Electrical resistivity tomography (ERT) is a non-invasive tool for subsurface investigation. Electrical resistivity values are influenced by soil properties such as porosity, clay content, moisture, and pore water conductivity [27], which helps in imaging subsurface structures and hydrogeological processes [28]. In South America, ERT has been applied to different geological conditions [29,30], but the effect of changing land use from grasslands to commercial forests on groundwater has not been addressed.
Characterizing subsurface hydrology in forest plantations and integrating this information with water balance estimation allows for a better understanding of water dynamics. With climate change, increases in temperature and variations in precipitation patterns are occurring, potentially leading to longer drought periods [31]. Under drought conditions, trees can switch water uptake from superficial to deeper soil layers, which may affect groundwater [32]. Knowing the ecophysiological behavior of different species under environmental conditions is also important for forest management operations. Water use efficiency tends to vary for different eucalyptus species under the same environmental conditions [33]. A clear comprehension of this variability can help alleviate the impact of water scarcity by selecting more water-efficient species that decrease water use on the watershed scale.

Spatial reasoning question material:
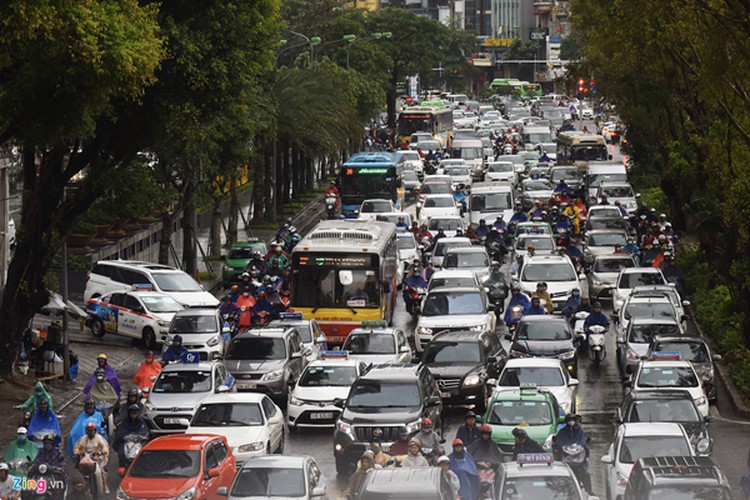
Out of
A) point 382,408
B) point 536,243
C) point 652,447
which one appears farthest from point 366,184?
point 652,447

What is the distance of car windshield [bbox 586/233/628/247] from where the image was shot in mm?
48281

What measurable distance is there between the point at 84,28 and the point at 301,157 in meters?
58.7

**Problems to work on**.
a – Reproduce the stretch of the passage on groundwater in forest plantations from "Electrical resistivity tomography" through "not been addressed.".
b – Condense the paragraph of the passage on groundwater in forest plantations that opens with "Characterizing subsurface hydrology" into a short bulleted list that keeps its main facts.

**Outputs in order**.
a –
Electrical resistivity tomography (ERT) is a non-invasive tool for subsurface investigation. Electrical resistivity values are influenced by soil properties such as porosity, clay content, moisture, and pore water conductivity [27], which helps in imaging subsurface structures and hydrogeological processes [28]. In South America, ERT has been applied to different geological conditions [29,30], but the effect of changing land use from grasslands to commercial forests on groundwater has not been addressed.

b –
- Characterizing subsurface hydrology in forest plantations and combining it with water balance estimates gives a better understanding of water dynamics.
- Climate change is raising temperatures and shifting precipitation patterns, possibly leading to longer droughts.
- During drought, trees can move water uptake from shallow to deeper soil layers, which may affect groundwater.
- Knowing how different species behave ecophysiologically under environmental conditions matters for forest management.
- Eucalyptus species vary in water use efficiency under the same conditions. Understanding this can ease water scarcity by selecting more water-efficient species that lower water use at the watershed scale.